> _Exercises_
[a] List every place name in the passage about Africa, each once.
[b] Continue the passage about Africa from its last sentence.

━━ Passage provided ━━

But what Africa has been doing is surviving. Surviving in spite of the world’s efforts to destroy it. Surviving in spite of a lack of tools and resources. We see young democracies trying over and again to heal old wounds and build a new future. We see forgiveness of unspeakable acts in South Africa and Rwanda, in the hope of moving forward. We see communities ravaged by AIDS working to rebuild and care for abandoned young. We see parents in Borno State insisting on sending their girls to school in spite of the real danger of Boko Haram. The people of Africa still believe in Africa, even if we don’t.
Me: How old are you now?
Basil: Hahahahaha! I am growing old every day. I’m 31 now.
Of course he’s 31 now. He’s not the 22-year-old who first called me, excited to find out he had two siblings so close in age. Of course time passes the same way in Nigeria as it does here. Of course he is smart and funny and doing something really important. How offensively ignorant I have been to have missed the last nine years.

━━━
━━ Collected material ━━

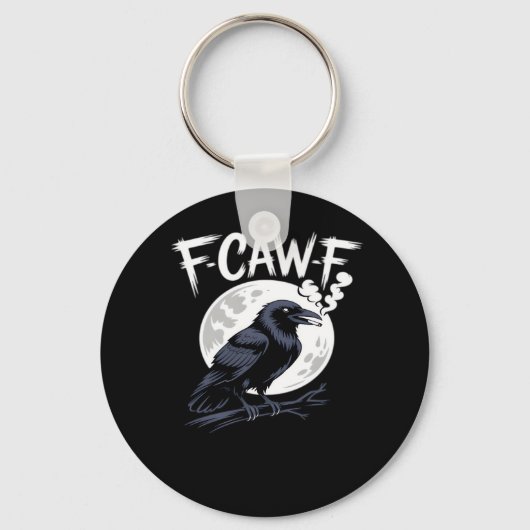 F-Caw-F Vogel Klassieke Vintage Kunst Sleutelhanger (Voorkant)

━━━

> _Results for the exercise_
[a] Africa, South Africa, Rwanda, Borno State, Nigeria

[b]
Basil: I plan to come to Harvard this year for some short courses.
Me: You’re coming to the U.S.?
Basil: Yeah.
Once again he’s the one to bridge the gap.
Africa is so far away. Not just physically, but emotionally, consciously. It’s this foggy blank spot in our minds sparsely populated with images of famine and conflict we have never known. To try to reach across all that — to try to find the connection in that fog and become invested in a place that to western eyes can seem so hopeless — it doesn’t even seem possible.
But my brother is there. I may not be able to see the streets of Port Harcourt through the fog just yet, but I am finally starting to see him.